Der Blick aus dem Fenster beschert den Anwohnern rund um den Wasserturm in Prenzlauer Berg jetzt wieder ein angenehmes Bild: Das hässliche Gerüst aus Stahl, Holzplanken und Plastikplanen, in dem der Turm - das Wahrzeichen des Viertels - seit dem vergangenen Sommer steckte, wird abgebaut. Unten auf der Straße sind hunderte von Teilen schon zum Abtransport zusammengestellt. "Ab dem ersten März dürfen die Mieter wieder einziehen", sagt Wolfgang Wittmann vom Architekturbüro Bunk, Hartung und Partner, der als Bauleiter für die Sanierung zuständig ist.

Im August hatten die Bauarbeiten begonnen, mit dreimonatiger Verspätung wegen Verzögerungen beim Auszug der Mieter. "Trotzdem werden wir pünktlich Ende Februar fertig sein", sagt Wittmann. "In den nächsten Tagen arbeiten wir nur noch am Mauerwerk im Erdgeschoss und streichen die Techniketage mit dem alten Tank."

Boulevard Berlin:
Was die Stadt bewegt...

Mit dem Innenleben des 46-Meter-Turms hatten die Arbeiter begonnen: Aus zehn tortenstückförmigen Wohnungen wurden neun: Eine sehr kleine wurde in eine größere integriert. Alle sind zwischen 40 und 140 Quadratmeter groß. Sie haben nun neue Küchen und Bäder. Erhalten dagegen blieben die alten Holzböden und Türen. Auch Extrawünsche der Mieter, die in Ausweichquartieren auf die Rückkehr in ihr Zuhause warten, wurden berücksichtigt. Morgen sind die Endabnahmen.
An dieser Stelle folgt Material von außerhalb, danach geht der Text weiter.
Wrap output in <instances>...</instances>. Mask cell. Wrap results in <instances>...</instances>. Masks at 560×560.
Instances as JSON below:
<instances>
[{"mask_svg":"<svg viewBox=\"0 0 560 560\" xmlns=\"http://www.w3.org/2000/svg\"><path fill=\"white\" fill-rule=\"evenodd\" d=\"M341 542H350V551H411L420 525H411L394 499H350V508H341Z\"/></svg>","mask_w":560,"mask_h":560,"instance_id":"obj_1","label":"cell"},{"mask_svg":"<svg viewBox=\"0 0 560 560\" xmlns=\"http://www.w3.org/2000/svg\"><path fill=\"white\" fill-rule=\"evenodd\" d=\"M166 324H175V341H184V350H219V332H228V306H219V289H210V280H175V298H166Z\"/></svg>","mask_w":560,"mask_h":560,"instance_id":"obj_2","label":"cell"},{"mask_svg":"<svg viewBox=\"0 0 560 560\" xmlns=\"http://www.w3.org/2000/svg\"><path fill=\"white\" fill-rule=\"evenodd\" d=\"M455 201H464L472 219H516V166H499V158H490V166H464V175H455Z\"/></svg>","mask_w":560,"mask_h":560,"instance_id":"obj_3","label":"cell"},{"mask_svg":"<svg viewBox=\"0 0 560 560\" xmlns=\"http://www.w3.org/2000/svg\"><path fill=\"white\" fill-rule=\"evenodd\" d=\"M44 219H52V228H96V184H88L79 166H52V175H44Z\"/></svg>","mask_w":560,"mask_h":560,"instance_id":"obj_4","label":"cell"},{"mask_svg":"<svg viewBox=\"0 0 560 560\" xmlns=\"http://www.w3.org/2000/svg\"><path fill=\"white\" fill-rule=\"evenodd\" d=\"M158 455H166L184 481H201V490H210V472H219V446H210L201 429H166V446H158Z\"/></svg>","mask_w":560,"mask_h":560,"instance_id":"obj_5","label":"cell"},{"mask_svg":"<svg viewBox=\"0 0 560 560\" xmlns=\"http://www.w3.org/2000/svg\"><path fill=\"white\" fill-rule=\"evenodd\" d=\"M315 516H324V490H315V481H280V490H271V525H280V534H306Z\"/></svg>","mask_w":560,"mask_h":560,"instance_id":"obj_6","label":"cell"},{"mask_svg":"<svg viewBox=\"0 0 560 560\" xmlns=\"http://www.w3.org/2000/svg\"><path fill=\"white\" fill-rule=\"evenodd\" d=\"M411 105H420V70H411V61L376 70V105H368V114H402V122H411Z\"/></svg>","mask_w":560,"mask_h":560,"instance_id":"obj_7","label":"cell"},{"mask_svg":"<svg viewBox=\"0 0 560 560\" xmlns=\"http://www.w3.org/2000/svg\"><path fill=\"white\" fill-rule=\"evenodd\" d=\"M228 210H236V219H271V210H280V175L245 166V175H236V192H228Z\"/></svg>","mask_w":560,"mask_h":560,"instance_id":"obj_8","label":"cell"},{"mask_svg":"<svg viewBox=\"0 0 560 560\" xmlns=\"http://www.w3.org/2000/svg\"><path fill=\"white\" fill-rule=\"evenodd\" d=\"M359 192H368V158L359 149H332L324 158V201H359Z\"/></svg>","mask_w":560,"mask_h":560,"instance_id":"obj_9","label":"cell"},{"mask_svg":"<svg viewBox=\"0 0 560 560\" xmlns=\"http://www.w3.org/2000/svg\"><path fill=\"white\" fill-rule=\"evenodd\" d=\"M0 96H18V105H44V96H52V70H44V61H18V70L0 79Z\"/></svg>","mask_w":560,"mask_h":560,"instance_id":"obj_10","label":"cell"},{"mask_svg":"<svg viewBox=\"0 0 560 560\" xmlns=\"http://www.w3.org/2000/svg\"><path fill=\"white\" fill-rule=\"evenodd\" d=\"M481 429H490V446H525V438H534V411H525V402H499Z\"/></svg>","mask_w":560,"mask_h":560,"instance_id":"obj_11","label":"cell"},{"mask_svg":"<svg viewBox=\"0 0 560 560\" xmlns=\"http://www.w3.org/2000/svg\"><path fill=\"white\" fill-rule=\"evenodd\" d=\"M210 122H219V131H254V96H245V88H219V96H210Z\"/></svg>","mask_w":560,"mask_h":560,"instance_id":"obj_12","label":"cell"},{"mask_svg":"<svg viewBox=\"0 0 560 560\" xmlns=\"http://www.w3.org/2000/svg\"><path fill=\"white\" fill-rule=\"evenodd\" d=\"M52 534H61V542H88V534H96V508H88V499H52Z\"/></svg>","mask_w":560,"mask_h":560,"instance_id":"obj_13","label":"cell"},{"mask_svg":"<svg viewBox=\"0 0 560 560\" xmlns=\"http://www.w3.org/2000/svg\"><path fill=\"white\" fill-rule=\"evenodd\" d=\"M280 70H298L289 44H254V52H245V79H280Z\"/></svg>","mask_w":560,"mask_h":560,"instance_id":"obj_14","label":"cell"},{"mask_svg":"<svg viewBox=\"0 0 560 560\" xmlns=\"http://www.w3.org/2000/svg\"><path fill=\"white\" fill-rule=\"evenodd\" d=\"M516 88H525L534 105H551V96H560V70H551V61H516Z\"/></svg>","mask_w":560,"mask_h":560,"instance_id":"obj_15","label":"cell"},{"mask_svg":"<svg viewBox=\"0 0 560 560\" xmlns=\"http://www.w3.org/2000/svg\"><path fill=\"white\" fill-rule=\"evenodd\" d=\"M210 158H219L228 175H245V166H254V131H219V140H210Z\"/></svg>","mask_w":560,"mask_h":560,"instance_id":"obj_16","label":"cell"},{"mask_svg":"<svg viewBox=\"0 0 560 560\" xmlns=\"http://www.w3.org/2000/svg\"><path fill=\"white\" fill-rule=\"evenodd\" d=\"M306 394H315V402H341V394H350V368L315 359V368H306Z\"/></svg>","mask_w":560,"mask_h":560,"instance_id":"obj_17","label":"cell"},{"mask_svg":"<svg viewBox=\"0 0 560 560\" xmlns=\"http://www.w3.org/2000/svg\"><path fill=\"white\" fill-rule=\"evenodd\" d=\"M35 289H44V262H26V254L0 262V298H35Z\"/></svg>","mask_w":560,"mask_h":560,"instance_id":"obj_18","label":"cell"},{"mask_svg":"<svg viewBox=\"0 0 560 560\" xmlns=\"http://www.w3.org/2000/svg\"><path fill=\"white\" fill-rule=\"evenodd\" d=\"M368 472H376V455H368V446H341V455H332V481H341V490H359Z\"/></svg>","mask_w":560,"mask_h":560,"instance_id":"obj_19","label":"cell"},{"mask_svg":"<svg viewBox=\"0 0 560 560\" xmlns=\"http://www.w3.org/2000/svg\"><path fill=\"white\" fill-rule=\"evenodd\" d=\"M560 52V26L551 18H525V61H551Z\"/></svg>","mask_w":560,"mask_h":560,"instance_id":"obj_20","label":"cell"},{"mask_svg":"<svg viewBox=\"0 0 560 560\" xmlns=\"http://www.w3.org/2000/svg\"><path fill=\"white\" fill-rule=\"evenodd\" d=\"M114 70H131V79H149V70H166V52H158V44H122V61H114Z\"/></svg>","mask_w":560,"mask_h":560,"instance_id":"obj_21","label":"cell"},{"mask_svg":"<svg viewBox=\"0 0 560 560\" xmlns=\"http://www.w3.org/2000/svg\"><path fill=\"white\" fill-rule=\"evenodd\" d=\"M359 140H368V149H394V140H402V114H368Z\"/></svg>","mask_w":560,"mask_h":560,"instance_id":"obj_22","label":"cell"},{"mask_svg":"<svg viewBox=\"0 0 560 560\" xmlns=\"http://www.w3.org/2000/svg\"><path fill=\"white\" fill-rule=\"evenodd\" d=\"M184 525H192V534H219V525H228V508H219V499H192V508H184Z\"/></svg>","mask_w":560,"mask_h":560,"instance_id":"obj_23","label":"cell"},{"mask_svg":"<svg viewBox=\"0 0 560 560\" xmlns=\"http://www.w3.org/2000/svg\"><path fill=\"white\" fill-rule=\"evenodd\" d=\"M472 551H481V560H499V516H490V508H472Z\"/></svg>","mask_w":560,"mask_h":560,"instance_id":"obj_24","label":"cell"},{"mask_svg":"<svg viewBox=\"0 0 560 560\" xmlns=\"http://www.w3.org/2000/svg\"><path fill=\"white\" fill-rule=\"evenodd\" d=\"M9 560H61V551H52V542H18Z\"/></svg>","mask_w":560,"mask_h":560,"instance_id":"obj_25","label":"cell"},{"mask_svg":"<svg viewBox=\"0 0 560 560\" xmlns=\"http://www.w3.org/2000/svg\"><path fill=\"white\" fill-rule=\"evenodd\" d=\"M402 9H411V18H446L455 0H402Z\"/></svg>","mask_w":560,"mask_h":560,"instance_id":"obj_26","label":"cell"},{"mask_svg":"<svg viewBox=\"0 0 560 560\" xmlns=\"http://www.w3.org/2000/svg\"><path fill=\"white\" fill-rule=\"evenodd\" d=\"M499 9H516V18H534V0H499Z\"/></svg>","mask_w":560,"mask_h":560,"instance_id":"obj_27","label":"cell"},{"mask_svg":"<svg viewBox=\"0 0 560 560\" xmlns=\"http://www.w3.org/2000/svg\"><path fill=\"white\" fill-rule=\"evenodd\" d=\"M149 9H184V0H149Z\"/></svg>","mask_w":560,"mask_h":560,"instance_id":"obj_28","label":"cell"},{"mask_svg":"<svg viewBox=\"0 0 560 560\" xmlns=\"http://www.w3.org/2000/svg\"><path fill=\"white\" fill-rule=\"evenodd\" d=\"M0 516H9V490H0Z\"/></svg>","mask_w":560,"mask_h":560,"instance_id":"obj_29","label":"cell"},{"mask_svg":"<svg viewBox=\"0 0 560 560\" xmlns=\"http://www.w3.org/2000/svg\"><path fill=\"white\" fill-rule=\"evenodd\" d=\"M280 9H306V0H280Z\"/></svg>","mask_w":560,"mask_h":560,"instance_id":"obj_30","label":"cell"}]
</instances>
Aber auch die Fassade des bisweilen auch "dicker Hermann" genannten Wasserturms wurde "geliftet". "Immerhin ist seit seiner Fertigstellung im Jahr 1876 nichts mehr dran getan worden", sagt Maria Kunitz von der Wohnungsbaugesellschaft Prenzlauer Berg (WIB), in deren Besitz das Gebäude ist. Mit Sandstrahlern rückten die Experten dem Gemäuer zuleibe und ersetzten fehlende Backsteine. Die neuen heben sich weiß vom Original ab. Auch das Dach wurde erneuert und die Terrasse, die oben um den historischen Wassertank herumläuft, völlig neu aufgemauert. Die Bauarbeiter haben hier neun Nistkästen montiert, auf dass dem "dicken Hermann" bald Dohlen, Spatzen und Meisen auf dem Kopf herumtanzen. Der 1400 Kubikmeter fassende Tank selbst ist nun sauber. "Leider hat sich niemand gemeldet, der hier oben ein Café eröffnen wollte", bedauert Architekt Wittmann. "In alten Wassertürmen in Frankreich gibt es das oft." Vier Millionen Mark hat die Sanierung insgesamt gekostet, sagt Wittmann. 3,3 Millionen Mark stammen aus Landes-Fördermitteln. 750 000 Mark trägt die Besitzerin, die Wohnungsbaugesellschaft WIB, selbst. Bald also wohnen die Mieter "de luxe", im historischem Bau und in bester Wohnlage - aber kaum teurer als vor der Sanierung: Die Mieten wurden nur unwesentlich angehoben. Für eine 100-Quadratmeter-Wohnung zahlen die Türmler rund 1200 Mark warm. Interesse? Vergebens. "Hier zieht niemand so schnell wieder aus."